I primi 2 trimestri negativi (-1,6% e -0,6%) del PIL hanno significato recessione tecnica per gli Stati Uniti.
Nel terzo trimestre il PIL ha registrato un sorprendente +2,6% (dato pubblicato a fine ottobre e recentemente rivisto persino al 2,9% con la seconda lettura).
Il PIL reale è dato dal PIL lordo al netto dell’inflazione.
Andando in profondità, si scopre che il dato dell’inflazione considerato è il 4,1%:
L’inflazione, quindi, magicamente è scesa al 4,1% dopo mesi trascorsi al 9%.
Nel giro di un mese, simili cali non sono credibili (tant’è che l’ultima rilevazione CPI è del 7,8%) per un indicatore che, tra l’altro, dopo essersi impennato poi scende lentamente.
Appare evidente che per qualche motivo (le elezioni di Mid Term dell’8 novembre alimentano qualche sospetto) il dato è stato distorto per consentire una sovrastima del PIL reale che, altrimenti, avrebbe offerto la terza rilevazione trimestrale consecutiva negativa.
Com’è evidente che i mercati non stiano scontando uno scenario recessivo con cui prima o poi dovranno fare i conti.

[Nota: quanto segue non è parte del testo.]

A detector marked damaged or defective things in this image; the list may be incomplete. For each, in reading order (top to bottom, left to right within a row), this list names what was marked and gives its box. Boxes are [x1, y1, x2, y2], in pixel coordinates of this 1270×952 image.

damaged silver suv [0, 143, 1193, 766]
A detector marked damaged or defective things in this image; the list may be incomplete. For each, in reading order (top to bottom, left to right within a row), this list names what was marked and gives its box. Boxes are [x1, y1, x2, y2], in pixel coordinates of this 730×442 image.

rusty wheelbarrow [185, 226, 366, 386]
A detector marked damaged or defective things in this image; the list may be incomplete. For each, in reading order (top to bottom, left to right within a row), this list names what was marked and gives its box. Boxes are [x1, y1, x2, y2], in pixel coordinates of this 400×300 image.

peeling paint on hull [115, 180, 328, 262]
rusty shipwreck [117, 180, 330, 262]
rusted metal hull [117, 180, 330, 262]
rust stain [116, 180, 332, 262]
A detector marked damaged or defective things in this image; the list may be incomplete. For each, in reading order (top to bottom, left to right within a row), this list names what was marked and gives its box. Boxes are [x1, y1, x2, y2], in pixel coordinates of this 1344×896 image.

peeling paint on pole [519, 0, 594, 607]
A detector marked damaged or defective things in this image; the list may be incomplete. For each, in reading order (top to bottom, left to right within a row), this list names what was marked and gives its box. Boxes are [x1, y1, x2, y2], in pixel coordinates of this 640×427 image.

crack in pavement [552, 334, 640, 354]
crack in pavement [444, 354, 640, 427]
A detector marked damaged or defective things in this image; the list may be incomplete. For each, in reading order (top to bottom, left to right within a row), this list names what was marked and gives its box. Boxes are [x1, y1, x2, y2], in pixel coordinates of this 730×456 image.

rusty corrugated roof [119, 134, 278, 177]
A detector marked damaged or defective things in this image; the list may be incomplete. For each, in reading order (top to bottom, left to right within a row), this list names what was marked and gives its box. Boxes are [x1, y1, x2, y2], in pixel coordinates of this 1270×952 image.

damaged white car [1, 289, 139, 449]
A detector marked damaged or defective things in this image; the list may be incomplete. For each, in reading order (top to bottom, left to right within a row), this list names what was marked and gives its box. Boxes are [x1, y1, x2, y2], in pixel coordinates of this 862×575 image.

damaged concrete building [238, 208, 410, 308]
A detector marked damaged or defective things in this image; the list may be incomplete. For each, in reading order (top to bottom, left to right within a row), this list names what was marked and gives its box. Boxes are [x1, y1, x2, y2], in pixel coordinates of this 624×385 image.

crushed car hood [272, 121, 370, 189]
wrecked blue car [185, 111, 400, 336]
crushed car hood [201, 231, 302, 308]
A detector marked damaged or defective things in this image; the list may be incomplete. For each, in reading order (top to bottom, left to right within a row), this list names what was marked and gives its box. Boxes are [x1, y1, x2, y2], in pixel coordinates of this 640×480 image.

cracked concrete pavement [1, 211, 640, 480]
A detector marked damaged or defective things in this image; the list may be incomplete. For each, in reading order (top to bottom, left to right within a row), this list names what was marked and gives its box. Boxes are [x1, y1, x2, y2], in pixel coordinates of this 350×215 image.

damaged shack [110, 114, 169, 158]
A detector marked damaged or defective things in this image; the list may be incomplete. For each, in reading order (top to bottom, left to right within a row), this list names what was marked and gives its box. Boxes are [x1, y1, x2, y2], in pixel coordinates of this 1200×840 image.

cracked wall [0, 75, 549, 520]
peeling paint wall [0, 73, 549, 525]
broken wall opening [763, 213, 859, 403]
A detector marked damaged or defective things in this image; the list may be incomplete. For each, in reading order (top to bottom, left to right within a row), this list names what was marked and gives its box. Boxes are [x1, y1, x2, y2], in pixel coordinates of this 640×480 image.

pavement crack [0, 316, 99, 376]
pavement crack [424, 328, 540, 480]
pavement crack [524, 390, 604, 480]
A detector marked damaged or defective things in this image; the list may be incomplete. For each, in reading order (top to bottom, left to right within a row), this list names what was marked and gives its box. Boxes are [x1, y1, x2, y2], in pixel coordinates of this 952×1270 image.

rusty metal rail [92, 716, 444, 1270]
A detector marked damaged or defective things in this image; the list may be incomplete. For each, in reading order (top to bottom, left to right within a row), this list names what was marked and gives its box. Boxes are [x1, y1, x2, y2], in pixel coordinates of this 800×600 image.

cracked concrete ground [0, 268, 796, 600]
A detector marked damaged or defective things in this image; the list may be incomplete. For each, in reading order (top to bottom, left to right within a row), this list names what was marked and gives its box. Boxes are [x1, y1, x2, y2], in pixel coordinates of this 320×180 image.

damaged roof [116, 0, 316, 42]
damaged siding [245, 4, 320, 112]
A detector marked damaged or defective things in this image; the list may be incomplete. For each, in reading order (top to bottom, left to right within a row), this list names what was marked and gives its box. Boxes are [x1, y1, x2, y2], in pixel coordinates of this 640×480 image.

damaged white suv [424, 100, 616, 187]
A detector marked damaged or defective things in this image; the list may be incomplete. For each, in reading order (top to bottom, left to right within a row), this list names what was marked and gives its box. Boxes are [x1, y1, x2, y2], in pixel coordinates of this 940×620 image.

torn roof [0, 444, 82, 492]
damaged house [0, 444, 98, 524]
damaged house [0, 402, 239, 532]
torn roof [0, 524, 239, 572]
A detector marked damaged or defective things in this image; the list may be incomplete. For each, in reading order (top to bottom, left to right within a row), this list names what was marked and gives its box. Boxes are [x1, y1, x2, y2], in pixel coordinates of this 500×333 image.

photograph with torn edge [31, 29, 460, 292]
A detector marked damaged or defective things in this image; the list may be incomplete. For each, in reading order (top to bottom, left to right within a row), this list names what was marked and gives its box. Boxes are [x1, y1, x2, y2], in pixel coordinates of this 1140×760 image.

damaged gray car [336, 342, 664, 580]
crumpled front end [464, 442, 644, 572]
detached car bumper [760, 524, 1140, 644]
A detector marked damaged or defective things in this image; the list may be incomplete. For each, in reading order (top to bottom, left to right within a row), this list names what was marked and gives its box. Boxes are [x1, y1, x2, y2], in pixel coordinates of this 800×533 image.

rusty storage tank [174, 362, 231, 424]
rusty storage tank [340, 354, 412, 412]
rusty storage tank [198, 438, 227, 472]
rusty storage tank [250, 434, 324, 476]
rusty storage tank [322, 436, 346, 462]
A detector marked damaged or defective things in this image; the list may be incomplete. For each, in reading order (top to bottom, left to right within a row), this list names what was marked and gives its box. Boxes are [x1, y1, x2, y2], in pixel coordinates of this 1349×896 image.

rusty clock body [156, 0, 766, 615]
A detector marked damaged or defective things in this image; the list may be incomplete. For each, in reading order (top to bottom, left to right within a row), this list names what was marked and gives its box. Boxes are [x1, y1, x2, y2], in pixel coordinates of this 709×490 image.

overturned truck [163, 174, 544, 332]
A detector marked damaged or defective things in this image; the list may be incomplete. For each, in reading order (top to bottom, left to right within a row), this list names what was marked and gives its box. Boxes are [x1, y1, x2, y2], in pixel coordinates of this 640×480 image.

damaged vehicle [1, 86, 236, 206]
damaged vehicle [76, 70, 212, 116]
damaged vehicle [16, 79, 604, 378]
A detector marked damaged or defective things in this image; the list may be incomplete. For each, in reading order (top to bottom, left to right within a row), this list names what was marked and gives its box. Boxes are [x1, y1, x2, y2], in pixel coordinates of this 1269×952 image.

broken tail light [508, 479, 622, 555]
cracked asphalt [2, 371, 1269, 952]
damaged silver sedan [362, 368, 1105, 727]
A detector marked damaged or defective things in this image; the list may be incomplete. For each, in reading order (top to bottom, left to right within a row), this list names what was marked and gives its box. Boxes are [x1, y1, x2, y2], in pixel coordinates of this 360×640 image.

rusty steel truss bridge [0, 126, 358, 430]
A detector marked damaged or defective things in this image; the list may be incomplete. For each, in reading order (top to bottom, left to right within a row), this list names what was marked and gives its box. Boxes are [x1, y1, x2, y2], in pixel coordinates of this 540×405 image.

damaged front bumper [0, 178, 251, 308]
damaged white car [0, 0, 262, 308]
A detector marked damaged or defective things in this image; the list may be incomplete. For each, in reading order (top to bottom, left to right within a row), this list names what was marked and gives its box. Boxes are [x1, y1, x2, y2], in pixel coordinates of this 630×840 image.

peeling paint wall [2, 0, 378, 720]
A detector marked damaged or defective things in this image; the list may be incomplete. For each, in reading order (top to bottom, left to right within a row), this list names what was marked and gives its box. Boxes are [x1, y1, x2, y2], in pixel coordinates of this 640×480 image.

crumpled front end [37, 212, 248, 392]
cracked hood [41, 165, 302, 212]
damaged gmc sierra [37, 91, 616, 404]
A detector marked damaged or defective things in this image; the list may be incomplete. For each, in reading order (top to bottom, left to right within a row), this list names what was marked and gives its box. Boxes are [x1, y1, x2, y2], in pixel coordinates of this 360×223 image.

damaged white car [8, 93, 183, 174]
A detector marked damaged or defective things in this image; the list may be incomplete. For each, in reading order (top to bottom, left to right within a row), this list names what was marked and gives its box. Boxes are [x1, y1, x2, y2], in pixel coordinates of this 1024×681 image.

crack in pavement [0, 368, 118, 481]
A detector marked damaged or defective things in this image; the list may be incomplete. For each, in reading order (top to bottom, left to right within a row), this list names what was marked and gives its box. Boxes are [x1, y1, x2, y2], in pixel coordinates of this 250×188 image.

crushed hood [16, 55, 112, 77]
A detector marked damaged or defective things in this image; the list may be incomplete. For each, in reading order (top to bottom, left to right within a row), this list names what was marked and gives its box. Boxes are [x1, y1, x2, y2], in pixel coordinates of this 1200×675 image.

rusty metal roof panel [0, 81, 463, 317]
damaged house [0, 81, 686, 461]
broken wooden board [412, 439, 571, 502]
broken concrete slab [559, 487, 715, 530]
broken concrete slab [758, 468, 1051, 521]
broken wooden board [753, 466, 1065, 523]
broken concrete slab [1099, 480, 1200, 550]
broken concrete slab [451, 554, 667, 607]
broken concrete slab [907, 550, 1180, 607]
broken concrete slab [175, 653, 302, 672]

Giustamente c’è grande attenzione per la pressione sui prezzi, ma in futuro potrebbero essere altri dati (recessione, disoccupazione in salita, utili aziendali in calo, ecc.) a costringere la FED a modificare la propria politica monetaria pur in presenza di un’inflazione ampiamente superiore al target del 2%.